Passage provided:
::::
Find the angle $\angle MNP$ from the circle with centre C

Question

Let us consider a circle with centre at C, and diameter MCN. Consider a point P on the circumference of the circle and join MP and NP such that MPN is a triangle with $\angle MPN =π/2$. Now consider a point A on the same semicircle, I mean on the arc MP and two points B and D on the side MP such that ABCD is a square, recall that C is the centre of the circle. Then find the $\angle MNP$.

I mean I can not find a particular value of the required angle. If I assume radius as $r$, then somehow using triangles law I found a relation but not so close. Can you please help me to solve this question.

Thanks in advance.

Answer 1

Since $ABCD$ is a square and the diagonal $BD$ lies on the line segment $MP$, so does the midpoint of $BD$ (let's call it $O$), which is also the midpoint of $AC$.

We also have $AC\perp BD$. Hence $OC \perp MP$, and thus $MO = OP$.

Using $MC = CN$ and the midpoint theorem, we see that $OC$ is half the length of $PN$. But $OC$ is half the length of $AC$, which is the radius.

Hence $PN$ has equal length as the radius. This gives $\angle MNP = 60^\circ$.

Answer 2

Given $ABCD$ is a square, $AC \perp MP, CE = \frac{r}{2}, CE \parallel NP$

$\triangle MCE \sim \triangle MNP, PN = r$

So, $\angle MNP = 60^0$.
::::
Dataset rows:
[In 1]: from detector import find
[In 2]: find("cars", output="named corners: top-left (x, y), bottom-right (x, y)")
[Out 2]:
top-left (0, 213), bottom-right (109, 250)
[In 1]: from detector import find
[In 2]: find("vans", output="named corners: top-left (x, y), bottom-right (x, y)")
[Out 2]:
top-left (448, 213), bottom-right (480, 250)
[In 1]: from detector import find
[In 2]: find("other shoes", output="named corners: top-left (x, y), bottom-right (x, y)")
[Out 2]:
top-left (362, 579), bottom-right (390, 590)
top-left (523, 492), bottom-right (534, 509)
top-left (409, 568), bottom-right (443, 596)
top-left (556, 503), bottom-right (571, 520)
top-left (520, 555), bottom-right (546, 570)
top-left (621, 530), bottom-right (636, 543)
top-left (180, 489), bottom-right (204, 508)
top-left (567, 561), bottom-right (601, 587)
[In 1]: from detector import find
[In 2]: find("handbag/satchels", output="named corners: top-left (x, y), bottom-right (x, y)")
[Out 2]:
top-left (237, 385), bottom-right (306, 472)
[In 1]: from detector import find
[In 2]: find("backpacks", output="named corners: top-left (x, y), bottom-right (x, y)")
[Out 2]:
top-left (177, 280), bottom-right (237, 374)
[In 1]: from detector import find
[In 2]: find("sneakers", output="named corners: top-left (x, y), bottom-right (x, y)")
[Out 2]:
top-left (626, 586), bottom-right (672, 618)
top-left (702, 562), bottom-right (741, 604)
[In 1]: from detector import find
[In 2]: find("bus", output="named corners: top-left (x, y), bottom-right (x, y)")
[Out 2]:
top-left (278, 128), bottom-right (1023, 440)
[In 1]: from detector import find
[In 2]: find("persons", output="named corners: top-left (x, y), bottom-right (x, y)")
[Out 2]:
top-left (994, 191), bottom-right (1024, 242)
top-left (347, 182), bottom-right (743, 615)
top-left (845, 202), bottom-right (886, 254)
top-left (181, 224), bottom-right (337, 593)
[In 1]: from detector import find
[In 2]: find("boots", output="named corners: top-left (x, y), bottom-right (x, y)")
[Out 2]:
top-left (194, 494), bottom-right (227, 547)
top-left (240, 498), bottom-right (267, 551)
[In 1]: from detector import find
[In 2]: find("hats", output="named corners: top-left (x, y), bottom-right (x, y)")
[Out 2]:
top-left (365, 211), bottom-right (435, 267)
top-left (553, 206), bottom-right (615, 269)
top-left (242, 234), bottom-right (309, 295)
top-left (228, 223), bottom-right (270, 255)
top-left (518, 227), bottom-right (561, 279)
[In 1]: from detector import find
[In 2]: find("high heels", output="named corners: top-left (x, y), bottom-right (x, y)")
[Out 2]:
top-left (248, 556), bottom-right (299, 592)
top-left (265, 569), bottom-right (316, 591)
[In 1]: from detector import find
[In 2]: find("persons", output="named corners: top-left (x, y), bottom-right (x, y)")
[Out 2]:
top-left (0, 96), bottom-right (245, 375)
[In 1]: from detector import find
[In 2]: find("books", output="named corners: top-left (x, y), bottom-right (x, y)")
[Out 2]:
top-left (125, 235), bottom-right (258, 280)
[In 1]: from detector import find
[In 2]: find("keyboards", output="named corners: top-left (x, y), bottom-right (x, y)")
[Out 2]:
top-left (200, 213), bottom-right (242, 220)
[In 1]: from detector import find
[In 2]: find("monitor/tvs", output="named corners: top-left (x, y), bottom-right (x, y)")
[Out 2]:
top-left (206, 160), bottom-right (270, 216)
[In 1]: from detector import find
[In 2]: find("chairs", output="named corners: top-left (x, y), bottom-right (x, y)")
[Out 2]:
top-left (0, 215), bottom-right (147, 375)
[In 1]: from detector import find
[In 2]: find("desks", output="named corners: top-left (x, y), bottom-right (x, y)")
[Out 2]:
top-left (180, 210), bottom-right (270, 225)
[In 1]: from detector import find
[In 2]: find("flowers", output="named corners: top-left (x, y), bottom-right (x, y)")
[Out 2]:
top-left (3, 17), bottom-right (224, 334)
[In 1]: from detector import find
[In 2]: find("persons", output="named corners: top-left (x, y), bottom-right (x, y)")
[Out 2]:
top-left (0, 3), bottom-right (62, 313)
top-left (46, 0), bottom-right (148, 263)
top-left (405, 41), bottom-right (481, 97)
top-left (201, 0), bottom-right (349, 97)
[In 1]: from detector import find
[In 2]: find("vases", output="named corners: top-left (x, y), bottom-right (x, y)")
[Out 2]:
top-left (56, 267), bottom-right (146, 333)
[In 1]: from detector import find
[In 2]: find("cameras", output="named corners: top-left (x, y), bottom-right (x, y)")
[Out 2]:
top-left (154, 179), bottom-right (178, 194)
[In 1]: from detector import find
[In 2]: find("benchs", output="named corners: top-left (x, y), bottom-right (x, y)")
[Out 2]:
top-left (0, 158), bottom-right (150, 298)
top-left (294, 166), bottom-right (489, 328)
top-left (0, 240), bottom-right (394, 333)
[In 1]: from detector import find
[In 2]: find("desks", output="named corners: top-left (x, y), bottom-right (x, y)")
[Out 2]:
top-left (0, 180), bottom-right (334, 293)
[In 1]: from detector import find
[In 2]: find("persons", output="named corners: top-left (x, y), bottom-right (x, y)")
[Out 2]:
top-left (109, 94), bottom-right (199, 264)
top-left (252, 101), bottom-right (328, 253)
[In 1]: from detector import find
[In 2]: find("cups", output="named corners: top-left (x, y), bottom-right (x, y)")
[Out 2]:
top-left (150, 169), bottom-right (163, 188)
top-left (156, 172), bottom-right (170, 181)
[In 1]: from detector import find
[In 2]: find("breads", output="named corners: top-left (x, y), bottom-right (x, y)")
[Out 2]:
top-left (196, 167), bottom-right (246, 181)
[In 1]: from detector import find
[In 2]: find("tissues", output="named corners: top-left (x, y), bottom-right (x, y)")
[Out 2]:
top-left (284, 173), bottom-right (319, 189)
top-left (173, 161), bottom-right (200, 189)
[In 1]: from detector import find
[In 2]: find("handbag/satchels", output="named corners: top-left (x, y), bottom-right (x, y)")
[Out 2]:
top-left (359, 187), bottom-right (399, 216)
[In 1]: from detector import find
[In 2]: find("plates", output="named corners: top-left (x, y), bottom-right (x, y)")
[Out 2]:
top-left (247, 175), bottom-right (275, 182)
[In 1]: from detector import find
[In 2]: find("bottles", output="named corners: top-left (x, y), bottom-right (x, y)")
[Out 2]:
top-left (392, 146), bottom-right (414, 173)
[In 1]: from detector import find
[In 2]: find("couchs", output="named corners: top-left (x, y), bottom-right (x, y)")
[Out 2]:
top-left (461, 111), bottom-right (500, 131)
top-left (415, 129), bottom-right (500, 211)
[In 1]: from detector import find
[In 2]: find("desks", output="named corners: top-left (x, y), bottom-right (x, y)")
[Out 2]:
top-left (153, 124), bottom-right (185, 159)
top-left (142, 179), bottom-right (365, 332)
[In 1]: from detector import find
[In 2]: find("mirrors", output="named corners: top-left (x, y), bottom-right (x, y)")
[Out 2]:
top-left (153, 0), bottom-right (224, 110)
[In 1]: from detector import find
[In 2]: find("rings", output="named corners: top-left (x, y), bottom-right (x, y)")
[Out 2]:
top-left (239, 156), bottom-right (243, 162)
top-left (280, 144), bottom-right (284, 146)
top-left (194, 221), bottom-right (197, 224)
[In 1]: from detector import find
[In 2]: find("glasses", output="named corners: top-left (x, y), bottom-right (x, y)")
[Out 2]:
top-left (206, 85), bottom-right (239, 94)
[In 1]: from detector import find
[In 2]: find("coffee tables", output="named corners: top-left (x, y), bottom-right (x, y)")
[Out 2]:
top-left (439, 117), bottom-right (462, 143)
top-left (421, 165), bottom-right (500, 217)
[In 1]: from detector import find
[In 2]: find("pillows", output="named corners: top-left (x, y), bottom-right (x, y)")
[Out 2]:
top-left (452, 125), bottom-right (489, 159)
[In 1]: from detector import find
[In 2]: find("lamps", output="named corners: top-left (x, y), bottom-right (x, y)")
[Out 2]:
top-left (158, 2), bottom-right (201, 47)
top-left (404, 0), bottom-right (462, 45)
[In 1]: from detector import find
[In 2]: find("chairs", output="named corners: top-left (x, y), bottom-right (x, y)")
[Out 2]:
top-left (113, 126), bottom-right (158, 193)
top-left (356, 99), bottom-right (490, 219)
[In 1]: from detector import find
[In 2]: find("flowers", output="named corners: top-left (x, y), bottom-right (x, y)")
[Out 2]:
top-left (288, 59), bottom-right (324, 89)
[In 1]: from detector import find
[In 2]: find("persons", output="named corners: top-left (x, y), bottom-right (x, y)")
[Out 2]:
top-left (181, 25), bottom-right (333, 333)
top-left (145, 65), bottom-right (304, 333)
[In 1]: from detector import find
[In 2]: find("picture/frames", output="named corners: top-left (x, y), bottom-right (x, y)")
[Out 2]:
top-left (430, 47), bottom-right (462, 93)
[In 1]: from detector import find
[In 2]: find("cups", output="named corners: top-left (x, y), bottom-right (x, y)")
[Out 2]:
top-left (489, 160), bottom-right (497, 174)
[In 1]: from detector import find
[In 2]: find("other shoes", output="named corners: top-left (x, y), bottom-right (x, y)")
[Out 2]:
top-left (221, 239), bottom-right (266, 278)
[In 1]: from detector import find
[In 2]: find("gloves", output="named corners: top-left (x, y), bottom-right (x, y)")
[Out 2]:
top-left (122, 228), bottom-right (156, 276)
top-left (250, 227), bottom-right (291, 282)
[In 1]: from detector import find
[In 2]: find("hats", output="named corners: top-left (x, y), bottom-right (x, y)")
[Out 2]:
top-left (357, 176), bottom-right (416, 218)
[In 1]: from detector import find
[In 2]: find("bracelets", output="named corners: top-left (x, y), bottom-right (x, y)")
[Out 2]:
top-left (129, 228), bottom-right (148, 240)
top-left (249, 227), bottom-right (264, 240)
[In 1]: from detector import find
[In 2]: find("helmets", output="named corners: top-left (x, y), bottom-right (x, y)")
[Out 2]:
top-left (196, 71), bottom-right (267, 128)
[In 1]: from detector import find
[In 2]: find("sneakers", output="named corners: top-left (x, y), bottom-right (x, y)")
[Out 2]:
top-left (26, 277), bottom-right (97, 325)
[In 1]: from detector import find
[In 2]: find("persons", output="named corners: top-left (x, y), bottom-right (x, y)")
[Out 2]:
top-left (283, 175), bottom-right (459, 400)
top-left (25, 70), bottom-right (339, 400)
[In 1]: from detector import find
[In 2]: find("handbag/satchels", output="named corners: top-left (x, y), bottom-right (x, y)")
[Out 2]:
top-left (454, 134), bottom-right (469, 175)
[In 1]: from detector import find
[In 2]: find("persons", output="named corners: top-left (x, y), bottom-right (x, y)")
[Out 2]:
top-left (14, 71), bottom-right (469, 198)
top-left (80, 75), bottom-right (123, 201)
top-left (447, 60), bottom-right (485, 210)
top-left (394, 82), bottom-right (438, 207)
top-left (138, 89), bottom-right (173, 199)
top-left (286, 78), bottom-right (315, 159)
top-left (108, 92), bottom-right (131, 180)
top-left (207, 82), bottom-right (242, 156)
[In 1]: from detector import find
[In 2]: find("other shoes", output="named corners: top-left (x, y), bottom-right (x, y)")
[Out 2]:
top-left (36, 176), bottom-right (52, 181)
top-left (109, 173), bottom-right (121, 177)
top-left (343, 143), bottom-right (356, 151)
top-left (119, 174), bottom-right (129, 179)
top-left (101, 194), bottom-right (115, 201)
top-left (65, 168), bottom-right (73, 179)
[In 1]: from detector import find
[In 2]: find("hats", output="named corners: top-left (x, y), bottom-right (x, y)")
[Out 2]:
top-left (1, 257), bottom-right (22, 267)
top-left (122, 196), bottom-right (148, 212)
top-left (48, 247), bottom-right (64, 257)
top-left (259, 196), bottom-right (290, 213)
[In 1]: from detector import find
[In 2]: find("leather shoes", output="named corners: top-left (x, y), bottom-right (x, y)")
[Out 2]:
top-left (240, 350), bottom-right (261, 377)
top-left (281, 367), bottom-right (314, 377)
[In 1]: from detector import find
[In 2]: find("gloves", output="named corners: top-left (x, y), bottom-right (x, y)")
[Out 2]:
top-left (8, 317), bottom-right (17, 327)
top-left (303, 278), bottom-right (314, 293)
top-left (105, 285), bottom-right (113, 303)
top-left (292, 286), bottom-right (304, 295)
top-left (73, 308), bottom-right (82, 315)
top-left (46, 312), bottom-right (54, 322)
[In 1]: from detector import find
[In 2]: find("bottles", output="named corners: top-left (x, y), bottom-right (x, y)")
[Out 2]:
::::
Request 1: In the circle-angle thread, can you give the passage from "We also have" to "MNP = 60^0$." again, switching "radius" for "semidiameter"?
Request 2: Which lettered points does the problem statement in the circle-angle thread introduce?

Task result 1:
We also have $AC\perp BD$. Hence $OC \perp MP$, and thus $MO = OP$.

Using $MC = CN$ and the midpoint theorem, we see that $OC$ is half the length of $PN$. But $OC$ is half the length of $AC$, which is the semidiameter.

Hence $PN$ has equal length as the semidiameter. This gives $\angle MNP = 60^\circ$.

Answer 2

Given $ABCD$ is a square, $AC \perp MP, CE = \frac{r}{2}, CE \parallel NP$

$\triangle MCE \sim \triangle MNP, PN = r$

So, $\angle MNP = 60^0$.

Task result 2: C, M, N, P, A, B, D